Memories
One of the last times I saw my sister-in-law Elena, she was sitting in her dining room with sticky paper tape in her hands. She had turned her dining table into a workbench and on the protective sheet she had scattered an assortment of rolls: from toilet rolls and paper towels rolls to stiffer cardboard tubes like those used in fax machines or for aluminium foil, and there were piles of small, empty cardboard packages of various shapes. Her hands were combining and gluing these objects with the help of paper tape; she would caress them, softening their shapes, transforming them until they became abstract sculptures, objets d’art.
‘I’ve found a way to use all this stuff,’ she told me happily without ever interrupting her work.
There was an urgency in what she was doing. Elena had never stopped creating, first as an architect and then as a painter and sculptor.
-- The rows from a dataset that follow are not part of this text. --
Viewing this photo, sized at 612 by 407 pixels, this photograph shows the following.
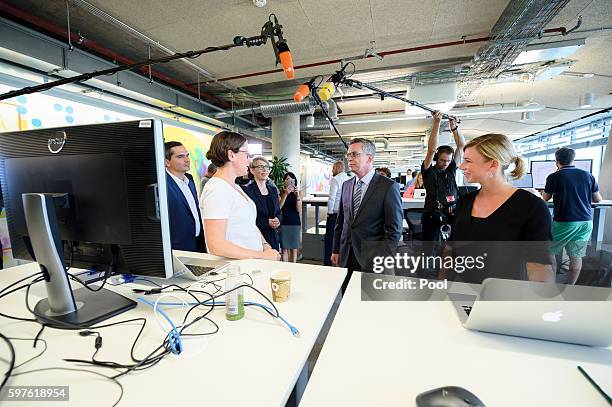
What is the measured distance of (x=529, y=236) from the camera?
125 centimetres

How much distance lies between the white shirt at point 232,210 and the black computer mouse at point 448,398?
114 cm

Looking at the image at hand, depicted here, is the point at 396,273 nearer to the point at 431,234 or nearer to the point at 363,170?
the point at 363,170

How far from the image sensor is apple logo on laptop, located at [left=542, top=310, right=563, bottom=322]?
2.18ft

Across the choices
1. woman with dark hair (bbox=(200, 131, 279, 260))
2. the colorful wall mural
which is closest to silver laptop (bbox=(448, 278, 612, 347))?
woman with dark hair (bbox=(200, 131, 279, 260))

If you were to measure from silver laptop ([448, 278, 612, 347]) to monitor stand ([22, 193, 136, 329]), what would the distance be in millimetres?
1111

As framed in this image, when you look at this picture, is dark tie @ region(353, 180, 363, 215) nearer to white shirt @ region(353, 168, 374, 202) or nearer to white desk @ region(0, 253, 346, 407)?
white shirt @ region(353, 168, 374, 202)

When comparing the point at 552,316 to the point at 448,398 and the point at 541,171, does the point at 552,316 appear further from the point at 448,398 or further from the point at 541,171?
the point at 541,171

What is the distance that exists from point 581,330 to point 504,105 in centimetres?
680

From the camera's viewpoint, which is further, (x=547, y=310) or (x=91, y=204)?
(x=91, y=204)

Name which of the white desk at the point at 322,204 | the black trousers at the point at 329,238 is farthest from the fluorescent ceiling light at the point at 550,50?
the black trousers at the point at 329,238

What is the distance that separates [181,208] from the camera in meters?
2.12

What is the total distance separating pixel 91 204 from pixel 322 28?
2.80m

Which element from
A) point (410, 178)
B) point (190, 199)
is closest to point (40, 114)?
point (190, 199)

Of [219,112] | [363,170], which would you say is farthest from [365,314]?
[219,112]
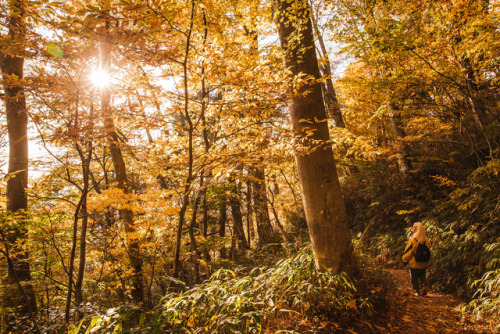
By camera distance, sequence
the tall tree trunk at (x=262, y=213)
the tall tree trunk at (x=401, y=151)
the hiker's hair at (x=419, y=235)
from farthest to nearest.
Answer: the tall tree trunk at (x=262, y=213) < the tall tree trunk at (x=401, y=151) < the hiker's hair at (x=419, y=235)

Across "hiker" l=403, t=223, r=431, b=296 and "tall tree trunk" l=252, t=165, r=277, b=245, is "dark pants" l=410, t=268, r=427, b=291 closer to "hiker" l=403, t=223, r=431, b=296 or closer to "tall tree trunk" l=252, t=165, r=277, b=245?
"hiker" l=403, t=223, r=431, b=296

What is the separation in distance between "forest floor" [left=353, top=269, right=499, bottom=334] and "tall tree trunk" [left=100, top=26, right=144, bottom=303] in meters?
4.41

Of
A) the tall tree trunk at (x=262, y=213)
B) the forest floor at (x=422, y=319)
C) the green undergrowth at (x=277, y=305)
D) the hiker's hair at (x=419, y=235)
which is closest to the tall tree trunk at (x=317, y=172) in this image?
the green undergrowth at (x=277, y=305)

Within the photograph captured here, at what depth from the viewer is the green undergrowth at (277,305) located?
2.62 meters

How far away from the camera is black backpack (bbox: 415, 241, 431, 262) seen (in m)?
4.74

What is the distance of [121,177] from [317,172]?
6101 millimetres

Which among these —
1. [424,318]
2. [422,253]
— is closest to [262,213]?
[422,253]

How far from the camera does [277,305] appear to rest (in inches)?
119

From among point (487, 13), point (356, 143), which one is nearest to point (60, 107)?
point (356, 143)

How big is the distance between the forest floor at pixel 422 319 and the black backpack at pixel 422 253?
0.70m

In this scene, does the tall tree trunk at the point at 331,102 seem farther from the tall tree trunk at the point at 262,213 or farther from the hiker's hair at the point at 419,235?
the hiker's hair at the point at 419,235

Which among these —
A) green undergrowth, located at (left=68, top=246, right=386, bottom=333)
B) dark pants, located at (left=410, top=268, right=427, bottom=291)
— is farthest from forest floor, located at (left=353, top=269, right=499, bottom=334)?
dark pants, located at (left=410, top=268, right=427, bottom=291)

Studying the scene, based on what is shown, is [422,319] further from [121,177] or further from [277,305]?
[121,177]

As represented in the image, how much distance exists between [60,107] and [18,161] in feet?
11.1
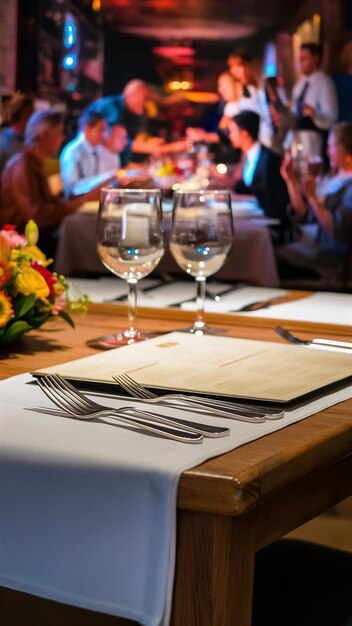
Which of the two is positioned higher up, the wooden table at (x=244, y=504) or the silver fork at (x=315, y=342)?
the silver fork at (x=315, y=342)

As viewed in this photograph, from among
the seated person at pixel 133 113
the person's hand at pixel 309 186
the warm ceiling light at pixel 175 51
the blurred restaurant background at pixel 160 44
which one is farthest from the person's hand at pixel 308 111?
the seated person at pixel 133 113

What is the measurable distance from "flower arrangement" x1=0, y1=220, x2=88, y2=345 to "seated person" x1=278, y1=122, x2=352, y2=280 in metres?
2.89

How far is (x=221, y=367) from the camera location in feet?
3.65

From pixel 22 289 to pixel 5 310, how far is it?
0.16 ft

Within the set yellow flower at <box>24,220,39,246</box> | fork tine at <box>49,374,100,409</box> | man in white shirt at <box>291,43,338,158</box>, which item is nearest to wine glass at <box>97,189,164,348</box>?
yellow flower at <box>24,220,39,246</box>

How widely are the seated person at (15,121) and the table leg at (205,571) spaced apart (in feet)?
12.5

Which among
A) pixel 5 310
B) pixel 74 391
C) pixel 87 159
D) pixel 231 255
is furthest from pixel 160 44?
pixel 74 391

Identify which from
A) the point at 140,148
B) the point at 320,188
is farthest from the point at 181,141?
the point at 320,188

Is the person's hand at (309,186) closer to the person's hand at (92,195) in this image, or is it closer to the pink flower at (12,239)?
the person's hand at (92,195)

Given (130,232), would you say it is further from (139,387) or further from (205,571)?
(205,571)

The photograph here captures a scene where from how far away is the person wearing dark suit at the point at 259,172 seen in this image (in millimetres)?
4137

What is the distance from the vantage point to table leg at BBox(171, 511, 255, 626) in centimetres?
77

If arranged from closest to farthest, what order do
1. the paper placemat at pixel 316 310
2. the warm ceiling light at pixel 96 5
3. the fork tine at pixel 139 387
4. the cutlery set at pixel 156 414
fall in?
the cutlery set at pixel 156 414 → the fork tine at pixel 139 387 → the paper placemat at pixel 316 310 → the warm ceiling light at pixel 96 5

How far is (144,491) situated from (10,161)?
12.6 ft
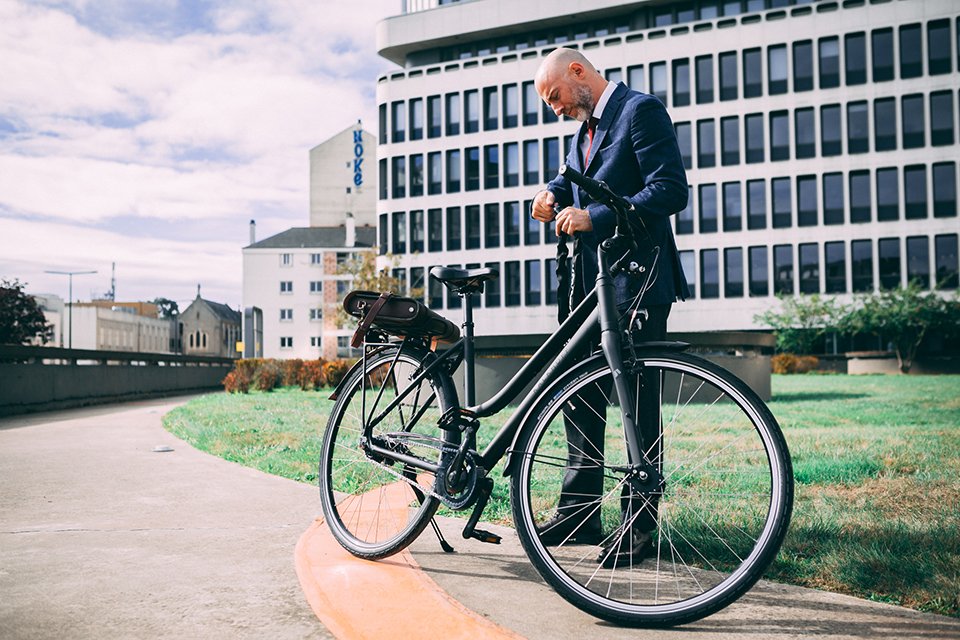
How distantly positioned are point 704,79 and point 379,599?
160 feet

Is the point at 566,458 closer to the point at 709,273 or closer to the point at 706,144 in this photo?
the point at 709,273

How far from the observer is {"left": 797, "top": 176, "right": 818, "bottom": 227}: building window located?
45.3 meters

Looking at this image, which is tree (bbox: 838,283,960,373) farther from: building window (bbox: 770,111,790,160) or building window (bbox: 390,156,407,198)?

Now, when she could no longer work with small, precise details as in her mobile wood sculptures and collages, she had found a technique that allowed her to continue creating.
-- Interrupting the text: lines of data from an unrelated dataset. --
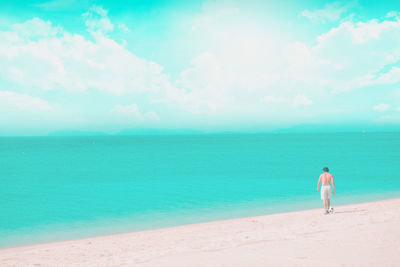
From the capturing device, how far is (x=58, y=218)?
896 inches

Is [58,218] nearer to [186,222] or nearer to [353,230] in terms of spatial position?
[186,222]

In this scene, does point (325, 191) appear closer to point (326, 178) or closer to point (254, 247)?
point (326, 178)

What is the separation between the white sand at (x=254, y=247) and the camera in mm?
9542

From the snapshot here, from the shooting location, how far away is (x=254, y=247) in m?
11.1

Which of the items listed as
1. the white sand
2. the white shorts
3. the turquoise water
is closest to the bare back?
the white shorts

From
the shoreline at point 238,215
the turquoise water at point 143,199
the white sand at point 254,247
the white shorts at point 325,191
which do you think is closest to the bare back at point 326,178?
the white shorts at point 325,191

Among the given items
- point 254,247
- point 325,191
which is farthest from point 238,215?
point 254,247

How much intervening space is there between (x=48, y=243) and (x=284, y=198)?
19.8 meters

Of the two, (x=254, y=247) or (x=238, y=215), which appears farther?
(x=238, y=215)

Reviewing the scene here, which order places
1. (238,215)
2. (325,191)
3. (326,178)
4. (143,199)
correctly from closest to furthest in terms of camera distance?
(326,178)
(325,191)
(238,215)
(143,199)

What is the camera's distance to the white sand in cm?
954

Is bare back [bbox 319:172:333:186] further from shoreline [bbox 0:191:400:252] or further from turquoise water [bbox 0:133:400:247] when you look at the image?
turquoise water [bbox 0:133:400:247]

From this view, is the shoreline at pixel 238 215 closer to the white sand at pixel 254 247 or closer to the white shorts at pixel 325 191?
the white sand at pixel 254 247

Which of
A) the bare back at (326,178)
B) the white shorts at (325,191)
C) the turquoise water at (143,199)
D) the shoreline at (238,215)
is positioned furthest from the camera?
the turquoise water at (143,199)
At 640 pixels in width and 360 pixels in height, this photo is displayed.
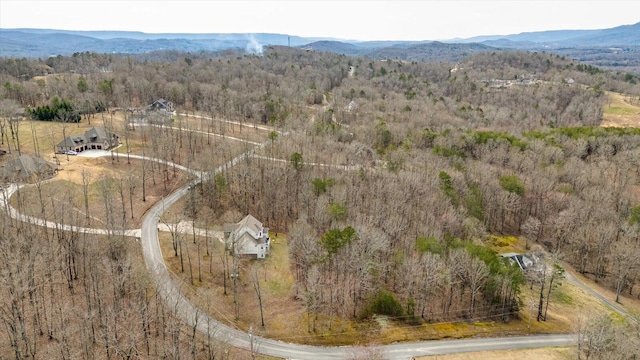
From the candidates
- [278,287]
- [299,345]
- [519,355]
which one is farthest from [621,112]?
[299,345]

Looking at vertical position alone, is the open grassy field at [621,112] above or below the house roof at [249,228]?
above

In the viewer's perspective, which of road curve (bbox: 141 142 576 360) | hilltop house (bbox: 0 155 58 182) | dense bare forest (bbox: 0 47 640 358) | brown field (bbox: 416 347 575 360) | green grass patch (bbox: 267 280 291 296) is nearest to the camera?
road curve (bbox: 141 142 576 360)

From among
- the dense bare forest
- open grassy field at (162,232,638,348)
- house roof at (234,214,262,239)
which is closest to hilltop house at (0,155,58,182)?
the dense bare forest

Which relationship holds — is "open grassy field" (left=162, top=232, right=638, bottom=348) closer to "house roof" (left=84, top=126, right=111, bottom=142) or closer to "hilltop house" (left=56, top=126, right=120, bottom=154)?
"hilltop house" (left=56, top=126, right=120, bottom=154)

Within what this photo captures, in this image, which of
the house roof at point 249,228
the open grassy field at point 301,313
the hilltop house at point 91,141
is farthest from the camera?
the hilltop house at point 91,141

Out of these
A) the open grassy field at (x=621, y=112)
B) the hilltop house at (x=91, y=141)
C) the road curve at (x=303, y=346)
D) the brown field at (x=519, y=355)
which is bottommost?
the brown field at (x=519, y=355)

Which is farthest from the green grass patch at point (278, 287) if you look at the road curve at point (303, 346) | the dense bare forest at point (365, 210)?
the road curve at point (303, 346)

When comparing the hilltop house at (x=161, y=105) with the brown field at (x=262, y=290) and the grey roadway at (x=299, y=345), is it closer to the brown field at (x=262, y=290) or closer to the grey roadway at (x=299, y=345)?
the brown field at (x=262, y=290)

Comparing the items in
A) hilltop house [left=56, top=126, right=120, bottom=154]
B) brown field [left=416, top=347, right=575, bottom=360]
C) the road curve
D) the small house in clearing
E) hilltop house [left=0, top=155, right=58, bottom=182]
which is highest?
hilltop house [left=56, top=126, right=120, bottom=154]
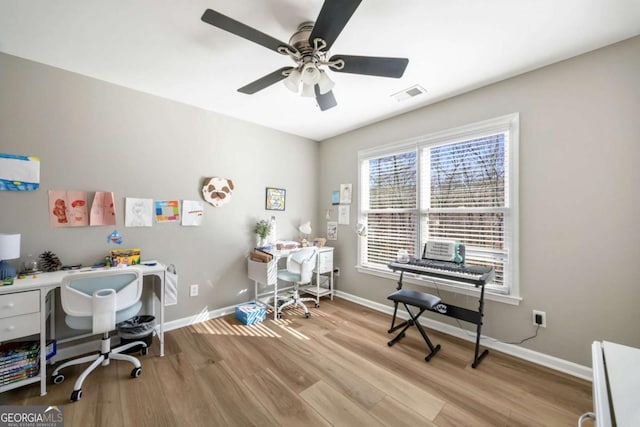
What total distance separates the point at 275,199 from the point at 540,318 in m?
3.15

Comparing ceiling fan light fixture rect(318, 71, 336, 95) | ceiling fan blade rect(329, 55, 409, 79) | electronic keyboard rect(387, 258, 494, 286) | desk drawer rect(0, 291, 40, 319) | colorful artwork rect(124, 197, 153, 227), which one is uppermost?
ceiling fan blade rect(329, 55, 409, 79)

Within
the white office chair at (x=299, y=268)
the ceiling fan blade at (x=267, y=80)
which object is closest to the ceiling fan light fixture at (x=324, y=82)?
the ceiling fan blade at (x=267, y=80)

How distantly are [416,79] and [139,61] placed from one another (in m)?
2.42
Those objects, disposable items that one would normally throw away, were transformed by Elena into abstract, austere, tender and unexpected sculptures with plays of light and shadow that in some of the objects were emphasised by gilding.
As a person, Elena was very rational and reserved, but her playful personality came through in her art. Creating was for her a matter of urgency, an expression of life where her affectionate, humorous and playful side came out. To understand Elena, I think you had to watch her as she created her sculptures: her hands working uninterruptedly with paper tape and cardboard rolls and her expression of urgency, joy and concentration, that was Elena for me. That is how I remember her: beautiful in her love for what she was creating.